One of the problems with open access to these government DBs is that it gives out a lot of information that spammers and scammers use.
Eg if you create a business then that email address/phone number is going to get phished and spammed to hell and back again. It's all because the government makes that info freely accessible online. You could be a one man self-employed business and the moment you register you get inundated with spam.
I want information to be free.
I don't think all information should be easily accessible.
Some information should be in libraries, held for the public to access, but have that access recorded.
If a group of people (citizens of a country) have data stored, they ought to be able to access it, but others maybe should pay a fee.
There is data in "public records" that should be very hard to access, such as evidence of a court case involving the abuse of minors that really shouldn't be public, but we also need to ensure that secrets are not kept to protect wrongdoing by those in government or in power.
Spoken like someone who's never spent thousands of dollars and literal years struggling to get online records corrected to reflect an expungement. Fuck anything that makes that process even more difficult which AI companies certainly will.
Yes. This should be held by the London Archives in theory with the rest of the paper records of that sort.
They have ability to seal documents until set dates and deal with digital archival and retrieval.
I suspect some of this is it's a complete shit show and they want to bury it quickly or avoid having to pay up for an expensive vendor migration.
I think the right balance is to air gap a database and allow access to the public by your standard: show up somewhere with a USB.
I think it's right to prevent random drive by scraping by bots/AI/scammers. But it shouldnt inhibit consumers who want to use it to do their civic duties.

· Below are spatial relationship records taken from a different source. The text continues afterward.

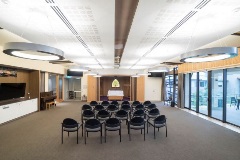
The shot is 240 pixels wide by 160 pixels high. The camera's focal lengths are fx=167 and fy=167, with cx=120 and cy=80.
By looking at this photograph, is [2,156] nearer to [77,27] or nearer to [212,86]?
[77,27]

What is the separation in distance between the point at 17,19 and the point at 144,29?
321 cm

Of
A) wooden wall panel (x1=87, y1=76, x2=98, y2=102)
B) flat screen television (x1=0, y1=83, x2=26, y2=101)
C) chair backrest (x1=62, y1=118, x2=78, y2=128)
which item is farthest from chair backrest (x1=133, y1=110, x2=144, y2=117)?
wooden wall panel (x1=87, y1=76, x2=98, y2=102)

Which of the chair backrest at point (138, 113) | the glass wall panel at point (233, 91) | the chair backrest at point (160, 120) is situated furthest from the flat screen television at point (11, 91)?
the glass wall panel at point (233, 91)

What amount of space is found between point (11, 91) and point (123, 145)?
6.56 meters


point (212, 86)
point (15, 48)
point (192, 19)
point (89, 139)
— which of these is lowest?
point (89, 139)

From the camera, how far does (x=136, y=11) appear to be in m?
3.48

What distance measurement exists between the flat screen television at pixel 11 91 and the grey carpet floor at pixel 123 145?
1.61 meters

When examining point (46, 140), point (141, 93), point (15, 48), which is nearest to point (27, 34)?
point (15, 48)

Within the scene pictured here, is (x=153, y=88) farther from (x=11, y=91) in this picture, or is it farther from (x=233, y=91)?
(x=11, y=91)

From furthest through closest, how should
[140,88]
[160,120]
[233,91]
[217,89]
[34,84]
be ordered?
[140,88]
[34,84]
[217,89]
[233,91]
[160,120]

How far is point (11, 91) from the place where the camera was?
8.40m

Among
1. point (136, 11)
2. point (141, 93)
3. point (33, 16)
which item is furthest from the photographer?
point (141, 93)

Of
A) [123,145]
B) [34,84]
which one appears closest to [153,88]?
[34,84]

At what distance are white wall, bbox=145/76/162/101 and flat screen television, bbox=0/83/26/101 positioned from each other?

The idea that an individual can look up and case they want is the same thing as a bot being able to scrape and archive an entire dataset forever is just silly.
One individual could spend their entire life going through one by one recording cases and never get through the whole dataset. A bot farm could sift through it in an hour. They are not the same thing.
>and the AI companies should be free to scrape to their hearts desire...
Why? They generate massive traffic, why should they get access for free?
> Nothing that goes through the courts should be sealed forever.
What about family law?
[dead]
This is a good use case for a blockchain. AI companies can run their own nodes so they're not bashing infra that they don't pay for. Concerned citizens can run their own nodes so they know that the government isn't involved in any 1984-type shenanigans. In the sealed-for-X-years case, the government can publish a hash of the blocks that they intend to publish in X years so that when the time comes, people can prove that nobody tampered with the data in the interim.
The government can decide to stop paying for the infra, but the only way to delete something that was once public record should be for all interested parties to also stop their nodes.
Open to research yes.
Free to ingest and make someones crimes a permanent part of AI datasets resulting in forever-convictions? No thanks.
AI firms have shown themselves to be playing fast and loose with copyrighted works, a teenager shouldn't have their permanent AI profile become "shoplifter" because they did a crime at 15 yo that would otherwise have been expunged after a few years.